21 February 2017, 14:04 - 15:02
Present: Maiken, David, Mattias, Anders (after 14:17), Oxana
Apologies: Balazs, Aleksandr
= News
Usual problems on NDGF clusters due to 2 problems: 1000+ file jobs and the gridftp problem w.r.t. some US sites. Dima implemented a JURA-to-ES converter as a separate service, but can be actually implemented directly in JURA, all the hooks are there. Maiken works on ganglia in a-rex, job state changing histograms are requested by Jens, some problems encountered but getting fixed by Aleksandr. ARC update in EPEL (5.2.2) can be pushed to stable, should be done (better than 5.2.1 anyway). Oxana is busy writing Swedish Tier1 funding application. Anders committed a S3 fix for rawhide, Mattias started preparing an update.
= Release
Not much point in having new release before the a-rex crashes are resolved. Crashes are stopped by David removing dataset from the offending site. Nobody figured yet what causes the crash anyway.
There are quite some fixes since 5.2.1, though not all are relevant for a bugfix, rather for a minor release. The target for a minor release can be in a month or so, will include the new ganglia feature, and JURA->ES, if done, and hopefully the mutex problem.

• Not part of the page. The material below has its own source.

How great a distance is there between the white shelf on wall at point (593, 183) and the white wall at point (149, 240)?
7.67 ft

S3 fixes need to be backported. The minor release also must involve the OpenSSL change. If 5.3 introduces a lot of new code for older systems (EL6 and such), it would need some serious testing. Non-RFC proxies should not be supported, even though some services still use only them. But dropping non-RFC proxies support amounts to backwards incompatibility.
Bug fixes are now applied to 5.2.x but not to 5.3, so there is a risk of divergence. Everybody agrees that 5.3 needs a lot of testing.
Decision: merge bugfixes into 5.3, run testing and move over to 5.3. For a proper testing a production site needs to try the 5.3 release candidate, something like EGI Early Adopters.
Code freeze is scheduled to 4 weeks from now (March 21).
= Bugs
Florido removed the heartbeat code from everywhere, which probably fixes a couple of bugs.
* 3633: not fixed yet, though it might not be a blocker; superuser processes should be careful when writing into a directory other users can write into. Aleksandr says it is easier to drop the entire performance logging code than fixing the bug properly. Demoted to critical.
* 3637: Anders might still have a core, a backtrace might be useful
* 3636: no progress, an access via gridftp to the offensive site can be arranged
* 3635: Anders accidentally may have fixed it